Sprint Played Softball for Too Long

  In observing the events leading up to Gary Forsee’s removal as Sprint CEO in October, and the company’s ensuing abandonment of their WiMax-service partnering with Clearwire, one thing becomes obvious.  Well, 3 things.  The first is so obvious I don’t even have to say it: Large mergers rarely work in tech (see HP-Compaq, Alcatel-Lucent, etc.), and equity is destroyed.  Sprint-Nextel is no exception.

The second is that post-merger decisions can’t be done by committee.  It can’t be done by canvassing employees to see what strategy they prefer, or where they want to work (Sprint’s operations are still split between Kansas City and the Washington DC area). 
The merger execution has to be a bit dictatorial.  The corporate office has to issue marching orders, and directors must execute.  (similar holds for corporate re-organizations)
Otherwise the mergers are even more vulnerable to losing market share than they already are.

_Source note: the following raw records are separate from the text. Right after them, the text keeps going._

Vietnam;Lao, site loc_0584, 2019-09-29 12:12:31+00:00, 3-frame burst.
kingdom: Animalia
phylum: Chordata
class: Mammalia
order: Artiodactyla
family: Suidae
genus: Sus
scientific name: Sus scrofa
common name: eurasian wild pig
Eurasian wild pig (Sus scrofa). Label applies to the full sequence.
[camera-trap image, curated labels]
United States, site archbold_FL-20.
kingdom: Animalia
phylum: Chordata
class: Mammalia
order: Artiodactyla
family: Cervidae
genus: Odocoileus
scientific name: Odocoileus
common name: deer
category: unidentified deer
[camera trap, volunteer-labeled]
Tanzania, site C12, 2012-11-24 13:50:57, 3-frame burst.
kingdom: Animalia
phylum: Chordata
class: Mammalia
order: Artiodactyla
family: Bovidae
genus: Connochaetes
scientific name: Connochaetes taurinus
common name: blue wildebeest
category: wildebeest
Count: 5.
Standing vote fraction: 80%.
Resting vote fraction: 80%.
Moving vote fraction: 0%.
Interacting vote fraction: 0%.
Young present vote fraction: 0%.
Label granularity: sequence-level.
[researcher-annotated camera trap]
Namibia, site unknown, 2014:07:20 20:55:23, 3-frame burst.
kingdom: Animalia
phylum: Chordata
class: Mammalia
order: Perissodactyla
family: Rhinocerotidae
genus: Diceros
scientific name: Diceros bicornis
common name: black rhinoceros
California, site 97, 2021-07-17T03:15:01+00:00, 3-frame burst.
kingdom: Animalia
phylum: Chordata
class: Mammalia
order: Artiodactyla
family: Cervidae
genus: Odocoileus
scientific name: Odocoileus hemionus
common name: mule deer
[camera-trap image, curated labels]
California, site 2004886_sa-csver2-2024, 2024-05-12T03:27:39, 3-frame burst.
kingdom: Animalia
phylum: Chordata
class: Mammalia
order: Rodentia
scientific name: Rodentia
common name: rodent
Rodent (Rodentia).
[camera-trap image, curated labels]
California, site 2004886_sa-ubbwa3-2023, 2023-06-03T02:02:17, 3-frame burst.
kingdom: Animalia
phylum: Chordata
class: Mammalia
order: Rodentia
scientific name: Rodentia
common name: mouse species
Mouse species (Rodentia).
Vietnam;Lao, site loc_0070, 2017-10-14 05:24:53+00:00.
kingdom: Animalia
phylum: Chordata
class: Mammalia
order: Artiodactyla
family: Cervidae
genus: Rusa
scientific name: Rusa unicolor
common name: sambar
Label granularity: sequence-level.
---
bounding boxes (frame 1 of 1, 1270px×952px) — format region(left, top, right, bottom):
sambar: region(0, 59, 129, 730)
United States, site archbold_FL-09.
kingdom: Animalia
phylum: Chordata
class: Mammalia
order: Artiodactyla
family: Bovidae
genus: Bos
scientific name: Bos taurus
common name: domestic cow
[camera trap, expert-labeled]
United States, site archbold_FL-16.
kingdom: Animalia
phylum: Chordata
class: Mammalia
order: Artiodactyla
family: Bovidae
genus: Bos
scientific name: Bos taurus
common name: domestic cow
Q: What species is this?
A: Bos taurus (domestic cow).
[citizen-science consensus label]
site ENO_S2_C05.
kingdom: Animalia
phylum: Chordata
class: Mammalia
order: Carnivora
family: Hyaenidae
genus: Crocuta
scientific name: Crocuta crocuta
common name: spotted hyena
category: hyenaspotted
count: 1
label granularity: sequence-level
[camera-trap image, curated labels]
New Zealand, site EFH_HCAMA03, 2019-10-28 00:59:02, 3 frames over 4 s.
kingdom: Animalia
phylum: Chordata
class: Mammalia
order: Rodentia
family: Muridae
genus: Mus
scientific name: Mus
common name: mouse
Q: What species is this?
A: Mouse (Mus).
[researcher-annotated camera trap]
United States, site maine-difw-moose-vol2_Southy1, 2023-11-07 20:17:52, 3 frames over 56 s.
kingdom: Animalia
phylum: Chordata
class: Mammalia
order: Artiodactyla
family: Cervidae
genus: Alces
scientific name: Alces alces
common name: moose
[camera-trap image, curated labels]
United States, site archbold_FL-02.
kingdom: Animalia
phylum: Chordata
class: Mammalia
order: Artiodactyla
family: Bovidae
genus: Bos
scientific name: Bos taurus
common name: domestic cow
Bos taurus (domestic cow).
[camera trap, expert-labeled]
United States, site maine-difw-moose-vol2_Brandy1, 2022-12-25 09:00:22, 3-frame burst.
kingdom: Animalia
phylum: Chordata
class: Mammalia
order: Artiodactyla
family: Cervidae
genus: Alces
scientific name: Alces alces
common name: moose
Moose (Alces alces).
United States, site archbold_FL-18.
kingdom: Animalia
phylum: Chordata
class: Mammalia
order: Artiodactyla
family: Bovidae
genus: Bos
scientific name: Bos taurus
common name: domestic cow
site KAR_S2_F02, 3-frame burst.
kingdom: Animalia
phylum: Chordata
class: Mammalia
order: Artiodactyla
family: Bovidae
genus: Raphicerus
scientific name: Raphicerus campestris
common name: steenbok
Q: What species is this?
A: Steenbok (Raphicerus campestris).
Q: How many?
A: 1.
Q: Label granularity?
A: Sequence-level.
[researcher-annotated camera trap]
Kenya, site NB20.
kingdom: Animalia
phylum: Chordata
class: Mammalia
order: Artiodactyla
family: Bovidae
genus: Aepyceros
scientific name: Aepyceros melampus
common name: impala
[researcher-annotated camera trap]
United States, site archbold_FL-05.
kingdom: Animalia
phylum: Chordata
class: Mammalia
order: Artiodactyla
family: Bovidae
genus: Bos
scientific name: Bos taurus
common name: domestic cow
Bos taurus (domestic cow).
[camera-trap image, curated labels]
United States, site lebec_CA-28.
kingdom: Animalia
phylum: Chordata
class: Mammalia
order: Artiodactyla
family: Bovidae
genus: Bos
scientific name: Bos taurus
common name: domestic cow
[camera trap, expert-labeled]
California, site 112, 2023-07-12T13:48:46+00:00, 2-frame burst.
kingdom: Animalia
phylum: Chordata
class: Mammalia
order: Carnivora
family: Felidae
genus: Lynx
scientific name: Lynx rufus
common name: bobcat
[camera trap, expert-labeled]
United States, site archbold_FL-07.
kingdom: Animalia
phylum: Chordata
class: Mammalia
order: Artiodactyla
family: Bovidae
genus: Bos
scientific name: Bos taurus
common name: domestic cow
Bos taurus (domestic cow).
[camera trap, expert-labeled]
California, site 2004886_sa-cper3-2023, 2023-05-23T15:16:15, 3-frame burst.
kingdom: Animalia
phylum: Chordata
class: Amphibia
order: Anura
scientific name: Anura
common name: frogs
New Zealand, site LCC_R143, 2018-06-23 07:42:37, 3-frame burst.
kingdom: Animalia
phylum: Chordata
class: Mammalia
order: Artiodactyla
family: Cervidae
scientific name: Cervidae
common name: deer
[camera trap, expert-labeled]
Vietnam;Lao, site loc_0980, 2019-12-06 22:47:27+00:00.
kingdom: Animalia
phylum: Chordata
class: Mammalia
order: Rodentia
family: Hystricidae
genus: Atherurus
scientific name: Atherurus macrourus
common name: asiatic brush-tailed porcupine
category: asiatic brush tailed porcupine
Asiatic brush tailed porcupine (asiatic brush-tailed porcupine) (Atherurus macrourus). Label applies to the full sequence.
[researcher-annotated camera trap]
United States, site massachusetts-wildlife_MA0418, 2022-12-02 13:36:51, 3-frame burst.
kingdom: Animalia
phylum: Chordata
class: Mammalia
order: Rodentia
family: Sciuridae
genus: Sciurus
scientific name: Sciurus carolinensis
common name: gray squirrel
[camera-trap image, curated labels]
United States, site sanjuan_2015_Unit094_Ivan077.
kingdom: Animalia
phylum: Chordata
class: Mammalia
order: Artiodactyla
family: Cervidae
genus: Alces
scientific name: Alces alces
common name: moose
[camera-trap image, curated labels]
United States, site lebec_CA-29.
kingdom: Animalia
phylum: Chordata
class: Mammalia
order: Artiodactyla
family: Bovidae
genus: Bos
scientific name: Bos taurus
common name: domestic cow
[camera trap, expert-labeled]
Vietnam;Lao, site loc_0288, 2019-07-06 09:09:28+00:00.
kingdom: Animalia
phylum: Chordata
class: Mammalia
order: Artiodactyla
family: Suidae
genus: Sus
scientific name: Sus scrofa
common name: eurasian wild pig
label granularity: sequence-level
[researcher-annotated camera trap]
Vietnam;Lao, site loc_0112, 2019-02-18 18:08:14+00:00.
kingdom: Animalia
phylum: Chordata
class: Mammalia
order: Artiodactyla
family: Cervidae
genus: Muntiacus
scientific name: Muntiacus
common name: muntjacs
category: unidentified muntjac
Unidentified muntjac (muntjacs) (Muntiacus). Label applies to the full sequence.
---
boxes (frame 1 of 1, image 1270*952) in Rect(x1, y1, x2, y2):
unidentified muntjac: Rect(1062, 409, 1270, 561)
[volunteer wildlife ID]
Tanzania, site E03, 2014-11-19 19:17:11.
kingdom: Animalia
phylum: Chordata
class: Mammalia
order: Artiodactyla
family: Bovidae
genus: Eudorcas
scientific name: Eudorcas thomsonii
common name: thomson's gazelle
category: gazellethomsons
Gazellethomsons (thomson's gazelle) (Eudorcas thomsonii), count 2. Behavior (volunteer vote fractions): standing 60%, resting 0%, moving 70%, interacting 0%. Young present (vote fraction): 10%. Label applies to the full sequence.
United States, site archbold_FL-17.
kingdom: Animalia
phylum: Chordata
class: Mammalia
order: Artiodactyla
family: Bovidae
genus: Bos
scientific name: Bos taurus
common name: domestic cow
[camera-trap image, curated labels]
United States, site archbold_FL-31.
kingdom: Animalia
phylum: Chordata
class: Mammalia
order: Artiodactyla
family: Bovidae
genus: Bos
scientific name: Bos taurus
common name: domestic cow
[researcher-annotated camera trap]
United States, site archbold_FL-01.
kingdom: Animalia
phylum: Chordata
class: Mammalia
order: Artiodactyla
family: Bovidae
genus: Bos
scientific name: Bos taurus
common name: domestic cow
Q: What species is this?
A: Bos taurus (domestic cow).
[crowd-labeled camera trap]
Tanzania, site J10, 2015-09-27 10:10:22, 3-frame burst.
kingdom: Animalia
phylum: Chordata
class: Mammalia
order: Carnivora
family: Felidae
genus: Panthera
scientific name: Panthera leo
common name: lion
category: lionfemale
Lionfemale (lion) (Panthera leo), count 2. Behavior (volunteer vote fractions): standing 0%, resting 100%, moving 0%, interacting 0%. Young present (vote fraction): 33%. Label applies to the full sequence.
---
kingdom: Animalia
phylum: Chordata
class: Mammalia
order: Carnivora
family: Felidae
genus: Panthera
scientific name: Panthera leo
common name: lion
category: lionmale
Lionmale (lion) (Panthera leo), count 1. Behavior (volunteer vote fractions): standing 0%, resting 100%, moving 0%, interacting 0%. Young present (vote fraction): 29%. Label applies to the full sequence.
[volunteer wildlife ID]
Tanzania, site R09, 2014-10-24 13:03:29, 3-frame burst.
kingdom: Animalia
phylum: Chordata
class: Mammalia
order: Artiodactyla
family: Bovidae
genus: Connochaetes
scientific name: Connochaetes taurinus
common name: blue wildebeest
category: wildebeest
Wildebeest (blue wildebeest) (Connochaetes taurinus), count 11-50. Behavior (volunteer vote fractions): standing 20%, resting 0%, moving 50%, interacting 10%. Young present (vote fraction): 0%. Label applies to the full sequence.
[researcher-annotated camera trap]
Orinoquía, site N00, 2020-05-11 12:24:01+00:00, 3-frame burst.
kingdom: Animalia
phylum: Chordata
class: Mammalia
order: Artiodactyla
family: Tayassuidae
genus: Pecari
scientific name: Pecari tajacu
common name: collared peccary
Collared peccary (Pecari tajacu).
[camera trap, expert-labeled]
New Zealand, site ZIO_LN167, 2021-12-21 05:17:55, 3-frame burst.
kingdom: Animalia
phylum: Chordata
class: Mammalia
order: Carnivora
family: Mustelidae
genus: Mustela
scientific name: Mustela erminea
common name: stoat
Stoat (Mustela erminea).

The third thing is tied to the second: A firm implementation plan for what to do with the network assets, handset product lines, services offering, billing, and customer service has to be completed within the first 3 months.  Sure, there must be plenty of fact-finding and weighing of options during this time, but then the orders have to come.  The following 12-18 months need to be about executing the plan.

Despite the problems with Sprint’s difficult merger, I look forward to seeing them leverage their assets and ultimately offering an irresistible proposition to the marketplace.

Until Sprint can become competitive, there’s clearly less incentive for “the other guys” to do some innovating and to offer consumers a better deal.